Learning to sample from an unknown probability distribution is a difficult problem; nonetheless, it has recently been approached from the perspective of generative adversarial networks, which seek to balance fidelity of the generator $G\left(\cdot; \nu\right)$ with discriminative power of the probability model $p_\theta$. The essential idea behind SteinGAN specifically is that if $x_i = G\left(\xi_i;\nu\right)$ are particles seeking to approximate a random draw from a probability distribution $p_\theta$ then the “corrected” particles $x_i + \epsilon \hat{\phi}\left(x_i\right)$ represents an even better configuration, where,
\begin{align}
\hat{\phi}\left(y\right) = \frac{1}{n} \sum_{j=1}^{n} k\left(x_j, y\right)\nabla_x\log p_\theta\left(x_j\right)+\nabla_x k\left(x_j, y\right),
\end{align}
and $k\left(\cdot,\cdot\right)$ is a kernel function such as the squared exponential. Therefore, the parameters of the generative model, $\nu$, should be updated in order to better compute $x_i + \epsilon\hat{\phi}\left(x_i\right)$. In other words, we are leveraging the fact that $\hat{\phi}$ represents an optimal correction in a RKHS when functions live in a unit ball in terms of decreasing the KL-divergence between the samples and the target distribution.

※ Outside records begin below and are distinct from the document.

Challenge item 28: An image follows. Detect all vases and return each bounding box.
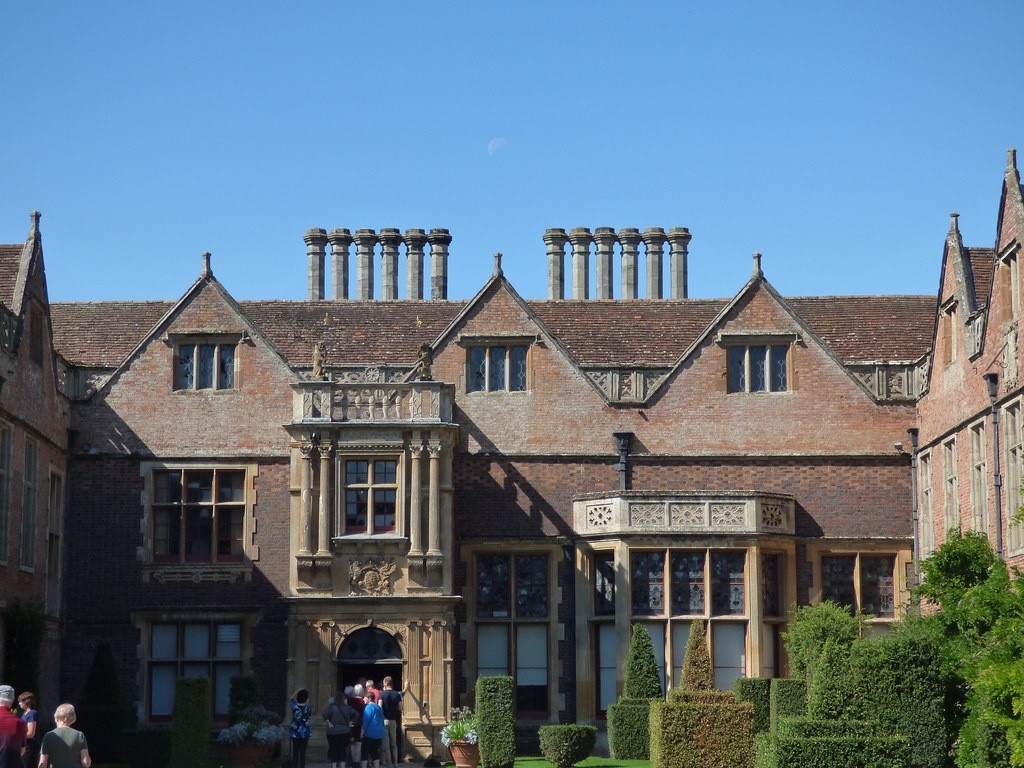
[223,742,275,768]
[449,740,481,768]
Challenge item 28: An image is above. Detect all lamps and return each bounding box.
[894,442,902,451]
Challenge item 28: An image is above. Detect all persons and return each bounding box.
[288,689,312,768]
[344,676,409,768]
[322,693,360,768]
[360,691,385,768]
[38,703,92,768]
[0,684,28,768]
[18,691,38,768]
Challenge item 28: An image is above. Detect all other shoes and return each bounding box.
[367,762,372,768]
[385,764,399,768]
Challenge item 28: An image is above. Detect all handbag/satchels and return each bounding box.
[349,731,355,744]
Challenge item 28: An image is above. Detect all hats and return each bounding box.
[0,685,14,699]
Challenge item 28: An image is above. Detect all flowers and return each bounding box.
[439,705,478,748]
[215,721,285,747]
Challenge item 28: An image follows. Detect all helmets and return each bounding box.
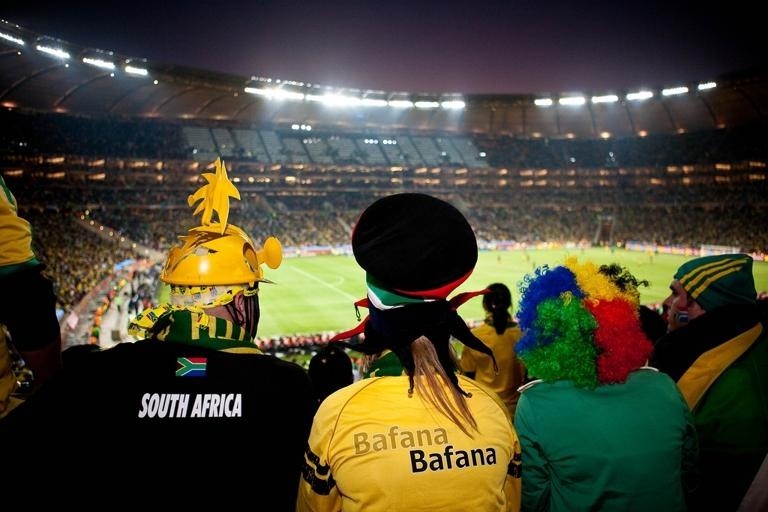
[159,223,277,286]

On this principle, it was proposed to update the parameters of the generative model as follows (where $x_i$ are regarded as fixed and *not* a function of generative parameters $\nu$),
\begin{align}
\nu \leftarrow \text{argmin}_{\nu} \sum_{i=1}^n \left|\left|G\left(\xi_i;\nu\right) - x_i - \epsilon\hat{\phi}\left(x_i\right)\right|\right|_2^2.
\end{align}
Differentiating with respect to $\nu$ yields the following update formula,
\begin{align}
\nu \leftarrow \nu + \epsilon \sum_{i=1}^n \left(\nabla_{\nu} G\left(\xi_i;\nu\right)\right) \hat{\phi}\left(x_i\right).
\end{align}

But this is only part of the problem in learning to sample. The generative model gives a mechanism to efficiently sample from the probability distribution $p_\theta$, but it does not enable us to determine what the model parameters $\theta$ should be in the first place. In my previous post A Likelihood Identity for Exponential Families I demonstrated that the gradient of the log-likelihood of a distribution in the exponential family could be written out as,
\begin{align}
\frac{\nabla_{\theta} \log L}{n} = \frac{1}{n}\sum_{i=1}^{n} \nabla_{\theta} f\left(x_i;\theta\right) - \mathbb{E}_{x\sim p}\left[\nabla_{\theta} f\left(x;\theta\right)\right].
\end{align}
The difficulty in computing this gradient for arbitrary exponential families lies in the second term involving a theoretical expectation of the gradient of the negative energy function. This is because computing the expectation involves the partition function, which is generally intractable to compute for arbitrary distributions in the exponential family. However, if we had a means of efficiently sampling from $p_{\theta}$, then we could efficiently compute a stochastic estimate of the gradient by simply considering the empirical average of $\nabla_{\theta} f\left(x;\theta\right)$ over samples. Therefore, the proposed update of the model parameters is,
\begin{align}
\theta\leftarrow \theta + \frac{\kappa}{n} \sum_{i=1}^n \nabla_{\theta} f\left(x_i^{+};\theta\right) - \nabla_{\theta} f\left(x_i^{-};\theta\right),
\end{align}
where $\kappa>0$ is a learning rate for updating the model parameters, $x_{i}^{+}$ is a *true* observation from the target distribution $p_{\theta}$ and $x_{i}^{-} = G\left(\xi_i;\nu\right)$ is an *approximate* draw from $p_{\theta}$ using amortized sampling from the generative model. SteinGAN proposes to estimate the parameters of the generative model and the probability model by alternating between optimizing $\nu$ and optimizing $\theta$. In a future post, I’ll be implementing SteinGAN to sample from a simple distribution and understand the practical considerations necessary for designing neural networks that learn to sample.